### KUTIPAN TEKS
Kamis 19 Apr 2018 23:06 WIB

KPK Berharap Setnov Dihukum Maksimal

Setya Novanto sebelumnya dituntut 16 tahun penjara oleh JPU KPK.

Terdakwa Kasus korupsi E-KTP Setya Novanto usai menjalani pemeriksaan di Gedung KPK, Jakarta, Senin (9/4).
Foto: Republika/Putra M. Akbar
Terdakwa Kasus korupsi E-KTP Setya Novanto usai menjalani pemeriksaan di Gedung KPK, Jakarta, Senin (9/4).

REPUBLIKA.CO.ID, JAKARTA -- Komisi Pemberantasan Korupsi (KPK) mengharapkan Majelis Hakim pada Pengadilan Tindak Pidana Korupsi Jakarta dapat menjatuhkan vonis maksimal terhadap terdakwa perkara korupsi KTP-elektronik (KTP-el) Setya Novanto. Vonis terhadap Setnov dijadwalkan akan dibacakan pada 24 April 2018.

"Kalau nanti vonis maksimal atau tidak, kami tidak tahu karena hakim yang tahu soal itu dan itu kewenangan hakim. Harapan KPK tentu saja vonisnya maksimal, jadi dihukum seberat-beratnya," kata Juru Bicara KPK Febri Diansyah di gedung KPK, Jakarta, Kamis (19/4).

### SOAL DIKERJAKAN
Ambil bagian berita di atas tentang vonis Setya Novanto dari "Kamis 19 Apr" sampai "24 April 2018.", lalu salin tanpa mengubah satu kata pun.

### DATA YANG DIBERIKAN
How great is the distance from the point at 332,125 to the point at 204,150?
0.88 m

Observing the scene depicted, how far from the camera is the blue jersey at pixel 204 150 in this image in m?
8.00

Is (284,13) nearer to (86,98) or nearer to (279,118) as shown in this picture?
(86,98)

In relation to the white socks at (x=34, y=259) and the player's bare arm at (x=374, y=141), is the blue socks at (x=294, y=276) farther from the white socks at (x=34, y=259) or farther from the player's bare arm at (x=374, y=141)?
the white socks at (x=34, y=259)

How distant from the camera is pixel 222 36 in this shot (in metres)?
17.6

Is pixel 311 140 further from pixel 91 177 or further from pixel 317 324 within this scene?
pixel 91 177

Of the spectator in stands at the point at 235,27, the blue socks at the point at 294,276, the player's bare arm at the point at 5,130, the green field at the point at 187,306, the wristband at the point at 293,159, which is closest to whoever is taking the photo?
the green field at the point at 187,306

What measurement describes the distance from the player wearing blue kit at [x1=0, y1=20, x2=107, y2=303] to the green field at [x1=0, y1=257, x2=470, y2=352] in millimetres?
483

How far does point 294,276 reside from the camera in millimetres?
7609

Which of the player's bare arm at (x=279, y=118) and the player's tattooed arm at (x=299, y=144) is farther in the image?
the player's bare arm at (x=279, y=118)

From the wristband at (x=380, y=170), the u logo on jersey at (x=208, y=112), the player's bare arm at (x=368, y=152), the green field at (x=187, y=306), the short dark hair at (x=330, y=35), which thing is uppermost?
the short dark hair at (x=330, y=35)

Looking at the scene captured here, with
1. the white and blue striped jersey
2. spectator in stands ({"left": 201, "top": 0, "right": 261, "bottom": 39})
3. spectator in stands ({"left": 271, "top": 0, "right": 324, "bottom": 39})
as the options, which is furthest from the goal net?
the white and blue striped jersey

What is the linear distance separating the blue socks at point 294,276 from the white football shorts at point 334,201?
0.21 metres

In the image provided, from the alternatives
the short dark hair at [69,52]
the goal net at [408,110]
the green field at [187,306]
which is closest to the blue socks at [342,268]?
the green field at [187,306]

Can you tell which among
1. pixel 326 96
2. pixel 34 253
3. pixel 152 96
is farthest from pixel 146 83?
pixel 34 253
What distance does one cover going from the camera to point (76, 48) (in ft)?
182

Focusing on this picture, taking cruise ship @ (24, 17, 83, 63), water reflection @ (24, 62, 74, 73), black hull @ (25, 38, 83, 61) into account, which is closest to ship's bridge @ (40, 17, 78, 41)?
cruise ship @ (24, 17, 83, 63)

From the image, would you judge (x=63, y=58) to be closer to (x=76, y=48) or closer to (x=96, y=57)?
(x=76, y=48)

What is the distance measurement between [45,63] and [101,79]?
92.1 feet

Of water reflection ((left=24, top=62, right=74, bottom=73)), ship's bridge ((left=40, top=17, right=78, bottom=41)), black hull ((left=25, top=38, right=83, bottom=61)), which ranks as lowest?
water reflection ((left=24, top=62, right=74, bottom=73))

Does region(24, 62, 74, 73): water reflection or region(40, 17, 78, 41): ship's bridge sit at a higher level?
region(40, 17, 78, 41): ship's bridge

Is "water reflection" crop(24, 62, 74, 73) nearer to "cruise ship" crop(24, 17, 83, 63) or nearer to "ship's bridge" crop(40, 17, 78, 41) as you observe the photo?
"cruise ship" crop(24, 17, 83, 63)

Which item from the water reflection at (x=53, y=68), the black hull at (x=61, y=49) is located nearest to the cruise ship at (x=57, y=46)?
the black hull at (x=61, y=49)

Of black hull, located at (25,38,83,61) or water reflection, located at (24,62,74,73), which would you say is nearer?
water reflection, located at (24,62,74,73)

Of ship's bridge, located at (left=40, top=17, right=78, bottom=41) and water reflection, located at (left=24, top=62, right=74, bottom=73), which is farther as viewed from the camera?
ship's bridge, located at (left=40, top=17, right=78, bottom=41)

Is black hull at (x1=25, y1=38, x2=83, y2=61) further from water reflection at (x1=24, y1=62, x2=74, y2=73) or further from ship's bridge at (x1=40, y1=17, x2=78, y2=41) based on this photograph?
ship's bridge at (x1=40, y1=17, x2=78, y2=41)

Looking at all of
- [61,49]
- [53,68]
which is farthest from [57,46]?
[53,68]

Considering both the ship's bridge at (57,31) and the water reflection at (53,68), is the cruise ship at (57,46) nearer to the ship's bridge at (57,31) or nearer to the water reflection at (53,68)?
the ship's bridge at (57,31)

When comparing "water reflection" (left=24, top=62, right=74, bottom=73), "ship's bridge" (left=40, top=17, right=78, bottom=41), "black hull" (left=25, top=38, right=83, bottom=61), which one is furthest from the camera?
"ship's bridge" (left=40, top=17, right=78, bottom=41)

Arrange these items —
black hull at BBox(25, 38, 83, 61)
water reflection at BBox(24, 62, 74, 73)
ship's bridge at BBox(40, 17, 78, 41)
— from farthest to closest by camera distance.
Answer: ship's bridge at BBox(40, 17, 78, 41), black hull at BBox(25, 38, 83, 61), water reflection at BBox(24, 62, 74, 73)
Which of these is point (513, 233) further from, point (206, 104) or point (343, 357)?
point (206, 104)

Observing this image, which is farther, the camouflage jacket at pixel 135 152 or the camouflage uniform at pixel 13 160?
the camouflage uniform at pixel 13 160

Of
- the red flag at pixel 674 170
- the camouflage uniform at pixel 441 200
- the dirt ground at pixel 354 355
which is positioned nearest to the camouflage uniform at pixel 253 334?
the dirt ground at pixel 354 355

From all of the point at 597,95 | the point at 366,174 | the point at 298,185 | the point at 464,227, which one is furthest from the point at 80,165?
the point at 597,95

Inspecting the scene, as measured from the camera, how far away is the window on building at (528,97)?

### HASIL BERIKUT
Kamis 19 Apr 2018 23:06 WIB

KPK Berharap Setnov Dihukum Maksimal

Setya Novanto sebelumnya dituntut 16 tahun penjara oleh JPU KPK.

Terdakwa Kasus korupsi E-KTP Setya Novanto usai menjalani pemeriksaan di Gedung KPK, Jakarta, Senin (9/4).
Foto: Republika/Putra M. Akbar
Terdakwa Kasus korupsi E-KTP Setya Novanto usai menjalani pemeriksaan di Gedung KPK, Jakarta, Senin (9/4).

REPUBLIKA.CO.ID, JAKARTA -- Komisi Pemberantasan Korupsi (KPK) mengharapkan Majelis Hakim pada Pengadilan Tindak Pidana Korupsi Jakarta dapat menjatuhkan vonis maksimal terhadap terdakwa perkara korupsi KTP-elektronik (KTP-el) Setya Novanto. Vonis terhadap Setnov dijadwalkan akan dibacakan pada 24 April 2018.